練習問題
**A)** 幸福論についての文章のうち、「人間を幸福にしない「幸福論」だ。」から「このO氏によると、人間が完全に満ち足りることはないそうである。」の終わりまでを、一字も変えずに書き写してください。
**B)** 幸福論についての文章で「所謂『幸福論』というものは」で始まる段落を、大事な事実は残したまま短い箇条書きに直してください。

本文
━━━━━━━━━━━━━━━━
たまたま文芸春秋の別冊とトップポイントという主にビジネス書のダイジェスト誌に「幸福論」についての特集がなされていたので、少しこの方面についての私見を書き述べておきたい。

所謂「幸福論」というものは、主に西洋の哲学者から論じられている書物が多く、東洋思想にはあまりそれらしいものは見られない。
強いて言えば論語くらいのものであろうか。
それでも正面切って「幸福」について述べたてている思想書では無い。
「幸福」という概念は、主にキリスト教的なもの、西洋哲学的なものであるらしい・・・。

日本の著作物でも確か三木清の「幸福論」があるくらいだ。
西洋人の書物ではアラン、ヒルティ、バートランド・カッセルのものが知られている。
さらにヘーゲルとかニーチェとかの哲学書も幸福についての意見をそれぞれ持っておられるようだ。

文芸春秋の特集号「ゼロから始める『幸福論』」をざっと通読してみると何だか逆に不幸になったような気分がするから奇妙だ。
人間を幸福にしない「幸福論」だ。
・・・少なくとも筆者にとっては。

辞書を引くと「幸福」とは「すべてのことに満ち足りていて心おだやかなこと」「不自由や不満もなく心が満ち足りていること」とあるそうだ。

ナルホド。
文言で表現するとそんなものであろうと思えるけれども、あろうことか東大卒の銀行マンで有名なシンガーソングライターのO氏などこの定義すらも批判しておられた。

このO氏によると、人間が完全に満ち足りることはないそうである。
何故なら人間の欲望には限界がないから・・・とのこと。
・・・であるから氏によれば、幸福は「見果てぬ夢」であるということになる。

これは幸福というものを「欲望満足」中心に考えるからそう思えるのであって、そういう傾向の無い人、即ち世間的、外面的欲望の希薄な人々にとっては無限の欲望満足と幸福とは無関係に「感じ取れる」ものではないかと思える。
━━━━━━━━━━━━━━━━
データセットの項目
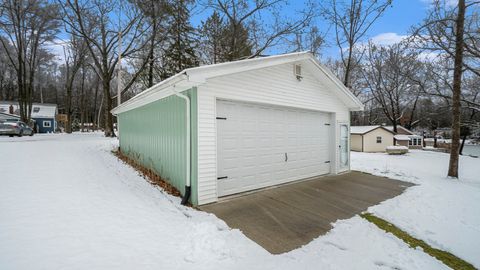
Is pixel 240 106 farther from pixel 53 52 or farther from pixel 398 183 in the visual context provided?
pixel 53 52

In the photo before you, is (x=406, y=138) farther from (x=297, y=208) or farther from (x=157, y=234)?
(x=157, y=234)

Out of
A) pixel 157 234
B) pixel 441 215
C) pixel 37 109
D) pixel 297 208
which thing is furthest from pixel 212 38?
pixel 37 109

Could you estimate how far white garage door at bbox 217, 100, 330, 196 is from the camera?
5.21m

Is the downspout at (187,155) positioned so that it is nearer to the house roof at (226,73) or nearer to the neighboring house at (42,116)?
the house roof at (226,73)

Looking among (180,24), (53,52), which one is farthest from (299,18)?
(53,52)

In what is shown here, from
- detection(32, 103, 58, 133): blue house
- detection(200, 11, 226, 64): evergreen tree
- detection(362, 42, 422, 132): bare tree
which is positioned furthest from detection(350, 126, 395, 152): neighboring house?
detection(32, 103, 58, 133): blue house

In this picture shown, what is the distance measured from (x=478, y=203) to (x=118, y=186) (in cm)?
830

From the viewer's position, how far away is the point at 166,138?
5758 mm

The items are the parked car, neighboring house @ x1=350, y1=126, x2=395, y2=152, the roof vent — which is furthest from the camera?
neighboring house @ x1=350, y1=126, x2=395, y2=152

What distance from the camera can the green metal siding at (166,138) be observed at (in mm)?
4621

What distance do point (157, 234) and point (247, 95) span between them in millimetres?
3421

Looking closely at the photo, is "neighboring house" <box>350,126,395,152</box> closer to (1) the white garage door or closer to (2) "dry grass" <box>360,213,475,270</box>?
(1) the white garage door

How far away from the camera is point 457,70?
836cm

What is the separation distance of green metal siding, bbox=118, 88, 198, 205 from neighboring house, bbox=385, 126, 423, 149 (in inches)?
━━━━━━━━━━━━━━━━
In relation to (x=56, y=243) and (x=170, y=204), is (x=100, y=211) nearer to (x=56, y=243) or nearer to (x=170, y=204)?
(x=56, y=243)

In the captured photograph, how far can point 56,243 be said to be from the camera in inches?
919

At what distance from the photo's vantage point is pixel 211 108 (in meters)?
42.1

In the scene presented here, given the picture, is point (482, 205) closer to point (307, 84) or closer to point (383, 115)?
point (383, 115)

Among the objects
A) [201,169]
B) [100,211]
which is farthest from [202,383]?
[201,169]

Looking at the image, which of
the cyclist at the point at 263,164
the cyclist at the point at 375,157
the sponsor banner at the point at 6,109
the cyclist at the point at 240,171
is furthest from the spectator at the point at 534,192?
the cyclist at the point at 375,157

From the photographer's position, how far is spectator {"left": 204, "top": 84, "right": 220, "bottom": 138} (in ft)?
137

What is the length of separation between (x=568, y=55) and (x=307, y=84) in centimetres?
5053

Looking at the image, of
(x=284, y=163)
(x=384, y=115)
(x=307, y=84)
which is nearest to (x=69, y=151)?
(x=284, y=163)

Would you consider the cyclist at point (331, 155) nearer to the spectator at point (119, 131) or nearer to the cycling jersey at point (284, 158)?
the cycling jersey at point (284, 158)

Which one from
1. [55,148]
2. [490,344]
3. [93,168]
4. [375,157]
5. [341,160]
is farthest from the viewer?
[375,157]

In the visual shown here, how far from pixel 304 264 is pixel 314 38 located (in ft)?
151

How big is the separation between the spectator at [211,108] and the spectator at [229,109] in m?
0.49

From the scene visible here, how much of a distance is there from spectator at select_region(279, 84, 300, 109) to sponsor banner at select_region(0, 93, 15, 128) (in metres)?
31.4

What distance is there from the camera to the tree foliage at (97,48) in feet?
━━━━━━━━━━━━━━━━
練習問題の答え
**A)**
人間を幸福にしない「幸福論」だ。
・・・少なくとも筆者にとっては。

辞書を引くと「幸福」とは「すべてのことに満ち足りていて心おだやかなこと」「不自由や不満もなく心が満ち足りていること」とあるそうだ。

ナルホド。
文言で表現するとそんなものであろうと思えるけれども、あろうことか東大卒の銀行マンで有名なシンガーソングライターのO氏などこの定義すらも批判しておられた。

このO氏によると、人間が完全に満ち足りることはないそうである。

**B)**
- 「幸福論」の書物は、主に西洋の哲学者が論じたものが多く、東洋思想にはあまり見られない。
- 東洋では、強いて言えば論語くらいだが、それも正面から「幸福」を論じた思想書ではない。
- 「幸福」という考え方は、主にキリスト教的・西洋哲学的なものらしい。